_Task instructions_: Copying exactly, give the lines in the material below from the one with "sucker's portfolio" to the one with "1985 Topps #221", ends included, and nothing besides.

_Supplied data_:
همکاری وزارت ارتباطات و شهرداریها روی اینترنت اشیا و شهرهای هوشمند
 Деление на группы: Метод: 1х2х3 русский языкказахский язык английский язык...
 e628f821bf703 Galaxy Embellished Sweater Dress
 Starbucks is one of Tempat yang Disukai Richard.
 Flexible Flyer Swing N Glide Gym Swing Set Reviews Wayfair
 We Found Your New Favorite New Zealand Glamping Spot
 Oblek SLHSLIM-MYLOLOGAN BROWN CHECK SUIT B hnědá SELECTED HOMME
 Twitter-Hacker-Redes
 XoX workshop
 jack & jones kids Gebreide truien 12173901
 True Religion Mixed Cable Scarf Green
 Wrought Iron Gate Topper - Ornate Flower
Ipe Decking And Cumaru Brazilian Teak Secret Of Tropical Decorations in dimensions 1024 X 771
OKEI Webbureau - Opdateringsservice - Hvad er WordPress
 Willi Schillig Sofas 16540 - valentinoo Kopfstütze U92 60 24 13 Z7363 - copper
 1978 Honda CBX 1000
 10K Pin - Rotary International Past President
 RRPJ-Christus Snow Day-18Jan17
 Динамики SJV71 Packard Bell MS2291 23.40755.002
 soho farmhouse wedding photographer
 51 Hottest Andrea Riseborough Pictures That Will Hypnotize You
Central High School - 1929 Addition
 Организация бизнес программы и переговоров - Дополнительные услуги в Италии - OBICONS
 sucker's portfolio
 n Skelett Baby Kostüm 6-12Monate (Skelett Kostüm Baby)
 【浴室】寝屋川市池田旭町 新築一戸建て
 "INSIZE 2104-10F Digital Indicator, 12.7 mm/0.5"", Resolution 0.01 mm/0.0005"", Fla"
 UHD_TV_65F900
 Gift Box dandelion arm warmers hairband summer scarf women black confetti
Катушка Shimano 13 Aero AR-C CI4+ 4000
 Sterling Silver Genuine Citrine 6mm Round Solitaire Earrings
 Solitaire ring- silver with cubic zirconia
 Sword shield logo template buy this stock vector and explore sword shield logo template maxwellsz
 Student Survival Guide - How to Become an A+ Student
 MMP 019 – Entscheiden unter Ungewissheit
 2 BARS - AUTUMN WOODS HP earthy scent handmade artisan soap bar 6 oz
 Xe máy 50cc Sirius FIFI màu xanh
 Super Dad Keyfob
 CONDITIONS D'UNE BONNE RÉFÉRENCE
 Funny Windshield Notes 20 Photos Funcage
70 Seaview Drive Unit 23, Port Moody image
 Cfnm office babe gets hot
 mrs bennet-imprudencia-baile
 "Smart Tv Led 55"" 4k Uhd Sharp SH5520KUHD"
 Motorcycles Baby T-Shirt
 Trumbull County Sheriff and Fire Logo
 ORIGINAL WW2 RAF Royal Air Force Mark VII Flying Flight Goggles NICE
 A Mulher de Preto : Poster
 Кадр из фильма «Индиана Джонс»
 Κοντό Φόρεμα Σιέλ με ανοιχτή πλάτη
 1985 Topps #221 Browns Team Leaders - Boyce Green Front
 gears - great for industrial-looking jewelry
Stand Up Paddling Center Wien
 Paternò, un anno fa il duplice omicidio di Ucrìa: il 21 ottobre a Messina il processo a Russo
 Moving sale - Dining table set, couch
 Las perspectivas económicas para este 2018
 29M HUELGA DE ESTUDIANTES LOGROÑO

_Result for this exercise_:
 sucker's portfolio
 n Skelett Baby Kostüm 6-12Monate (Skelett Kostüm Baby)
 【浴室】寝屋川市池田旭町 新築一戸建て
 "INSIZE 2104-10F Digital Indicator, 12.7 mm/0.5"", Resolution 0.01 mm/0.0005"", Fla"
 UHD_TV_65F900
 Gift Box dandelion arm warmers hairband summer scarf women black confetti
Катушка Shimano 13 Aero AR-C CI4+ 4000
 Sterling Silver Genuine Citrine 6mm Round Solitaire Earrings
 Solitaire ring- silver with cubic zirconia
 Sword shield logo template buy this stock vector and explore sword shield logo template maxwellsz
 Student Survival Guide - How to Become an A+ Student
 MMP 019 – Entscheiden unter Ungewissheit
 2 BARS - AUTUMN WOODS HP earthy scent handmade artisan soap bar 6 oz
 Xe máy 50cc Sirius FIFI màu xanh
 Super Dad Keyfob
 CONDITIONS D'UNE BONNE RÉFÉRENCE
 Funny Windshield Notes 20 Photos Funcage
70 Seaview Drive Unit 23, Port Moody image
 Cfnm office babe gets hot
 mrs bennet-imprudencia-baile
 "Smart Tv Led 55"" 4k Uhd Sharp SH5520KUHD"
 Motorcycles Baby T-Shirt
 Trumbull County Sheriff and Fire Logo
 ORIGINAL WW2 RAF Royal Air Force Mark VII Flying Flight Goggles NICE
 A Mulher de Preto : Poster
 Кадр из фильма «Индиана Джонс»
 Κοντό Φόρεμα Σιέλ με ανοιχτή πλάτη
 1985 Topps #221 Browns Team Leaders - Boyce Green Front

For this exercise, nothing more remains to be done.